Spatial reasoning question data:
========

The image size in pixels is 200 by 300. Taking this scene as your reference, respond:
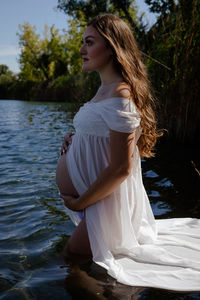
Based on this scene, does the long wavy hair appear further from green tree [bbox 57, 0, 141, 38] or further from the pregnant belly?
green tree [bbox 57, 0, 141, 38]

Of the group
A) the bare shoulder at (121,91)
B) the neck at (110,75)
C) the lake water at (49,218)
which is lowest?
the lake water at (49,218)

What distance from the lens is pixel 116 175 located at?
6.50 ft

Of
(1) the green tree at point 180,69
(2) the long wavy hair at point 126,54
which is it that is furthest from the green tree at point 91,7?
(2) the long wavy hair at point 126,54

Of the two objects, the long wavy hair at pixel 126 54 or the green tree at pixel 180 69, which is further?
the green tree at pixel 180 69

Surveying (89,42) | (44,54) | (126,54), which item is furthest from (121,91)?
(44,54)

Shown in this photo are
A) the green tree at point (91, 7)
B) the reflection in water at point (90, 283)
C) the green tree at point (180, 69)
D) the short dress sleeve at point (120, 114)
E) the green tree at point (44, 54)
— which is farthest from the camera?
A: the green tree at point (44, 54)

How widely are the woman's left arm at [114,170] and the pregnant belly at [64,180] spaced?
0.23 meters

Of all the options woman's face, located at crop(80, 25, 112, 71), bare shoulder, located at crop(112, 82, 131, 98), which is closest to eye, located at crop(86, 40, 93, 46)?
woman's face, located at crop(80, 25, 112, 71)

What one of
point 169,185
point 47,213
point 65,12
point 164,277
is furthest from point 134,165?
point 65,12

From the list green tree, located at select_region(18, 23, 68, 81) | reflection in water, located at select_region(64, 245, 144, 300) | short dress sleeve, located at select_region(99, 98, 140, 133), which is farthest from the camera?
green tree, located at select_region(18, 23, 68, 81)

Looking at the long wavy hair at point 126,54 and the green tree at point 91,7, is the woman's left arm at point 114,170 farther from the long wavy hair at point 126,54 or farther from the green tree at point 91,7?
the green tree at point 91,7

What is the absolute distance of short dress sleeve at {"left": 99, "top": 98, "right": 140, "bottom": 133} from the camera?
1895 mm

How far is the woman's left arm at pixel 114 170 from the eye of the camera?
6.31 feet

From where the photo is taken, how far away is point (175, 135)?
738cm
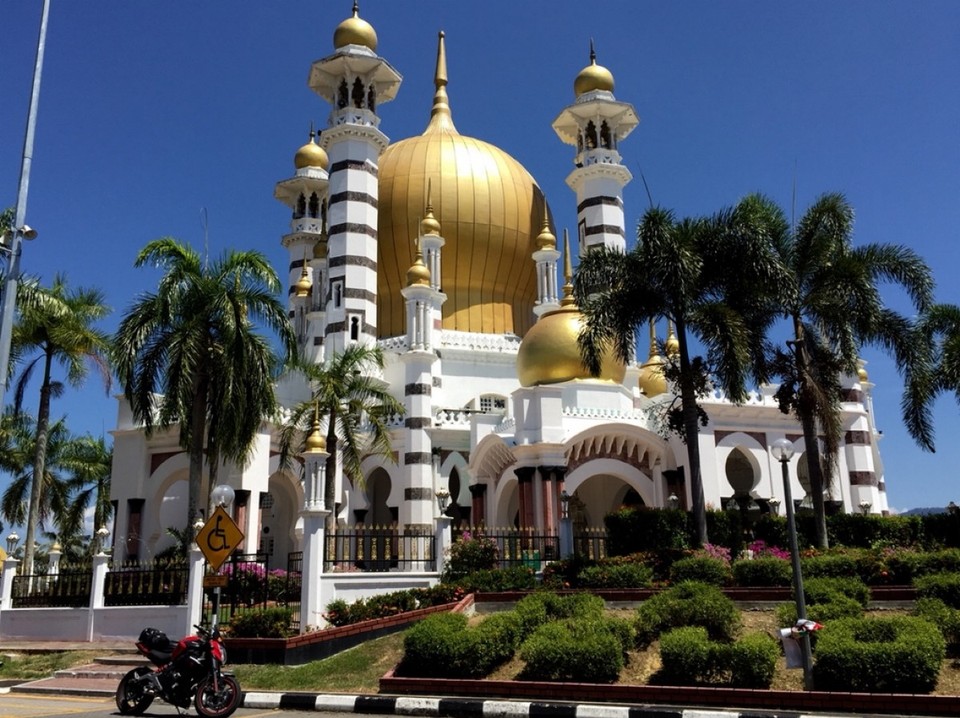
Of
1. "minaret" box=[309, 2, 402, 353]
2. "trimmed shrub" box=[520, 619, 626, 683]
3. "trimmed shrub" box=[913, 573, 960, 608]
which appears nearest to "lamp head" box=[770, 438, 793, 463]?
"trimmed shrub" box=[520, 619, 626, 683]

========

## Written request:
Could you gather every line above that contains the word "shoulder" and copy each one out?

## Reply:
A) the bare shoulder at (121,91)
Of all the options woman's face, located at crop(80, 25, 112, 71), bare shoulder, located at crop(112, 82, 131, 98), which is closest to eye, located at crop(86, 40, 93, 46)?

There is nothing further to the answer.